The highest impact that a runner can sustain is by landing on the heels. The higher the arches, the higher the impact. Every time the foot lands heel-first out in front of the runner, a braking force is applied by the foot and lower leg. This slows the runner. The energy loss is essentially converted to friction, heat and that pounding sensation hammering through your legs.
By contrast, when you land on your forefoot, the 26 bones, 33 joints and more than 100 muscles, tendons and ligaments work together to absorb that impact. By landing on the part of the foot that is by nature more flexible, the force is spread out and dissipated more naturally.
This is where the barefoot running concept comes in. It is well known that barefoot runners land on the forefoot and never on the heels. Landing on the heels is a learned behavior resulting from a lifetime of reliance upon shoes. Barefoot runners simply run more efficiently and should be at lower risk of injury.

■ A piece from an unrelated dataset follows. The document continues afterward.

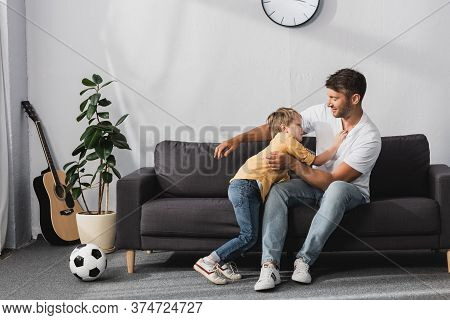 And Adorable Son Jokingly Fighting On Sofa Near Soccer Ball And Potted Plant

But you cannot just go run barefoot and expect to become someone who has the running style of a life-time barefoot runner. First, the risk of injuries such as stress fracture and tendonitis is very high when running barefoot. Second, you still have to train the brain to restructure your stride to run “like” a barefoot runner.

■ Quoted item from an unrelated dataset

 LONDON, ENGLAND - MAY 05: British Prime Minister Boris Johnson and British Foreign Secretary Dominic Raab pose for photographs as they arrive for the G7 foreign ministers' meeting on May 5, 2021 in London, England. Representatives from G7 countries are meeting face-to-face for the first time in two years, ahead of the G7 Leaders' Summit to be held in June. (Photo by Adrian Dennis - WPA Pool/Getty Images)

The First Ride on My Newtons
With the first few strides I immediately noted something unusual. I was landing on my forefoot.
After reading the instruction card that says the goal should be to “land, lever and lift,” I assumed that I would have to put a lot of effort into landing on the forefoot, levering off of the lugs (without pushing off with my toes) and finally lifting my knees and feet. But in fact it was all very simple and natural.
I tried to focus on keeping a high cadence and short stride, leaning forward slightly at the ankles. And just like that, I was landing more consistently on my forefoot. The few times I landing on the heels, it felt rather unnatural. This is likely due to the excess stretch of the Achilles tendon. As promised, the shoes were gently keeping me off of my heels.
Break-in Time
Having gotten my new Newtons only a couple of weeks before Ironman Louisville, I knew I wouldn’t have time to adequately break them in before the race. These shoes require a slightly more conservative break-in period.
I wore my Newton’s for five runs of 2 miles before I tried anything longer. Then three miles, then four and so on. Before long I was out on the road for a 10 mile run. I am pleased to say that my first 10 mile run in the Newtons went very smoothly. I was relaxed and felt like I was moving well. And in fact I was. I can honestly report that it was the easiest 10 mile run I have had this year. Maybe it only felt that way because I had recently recovered from an Ironman, or maybe I am becoming a more efficient runner.
Overall Impression
I can say that for me personally, I believe Newton Gravity Trainers are proving to be a valuable training tool and are changing the way I run for the better. As an award-winning podiatrist and foot surgeon caring for athletes, I would recommended Newtons to any of my patients who have had a history of injury, or simply hope to run more efficiently. It seems the greatest benefit is, of course, for those demanding efficiency such as marathoners and Ironman triathletes.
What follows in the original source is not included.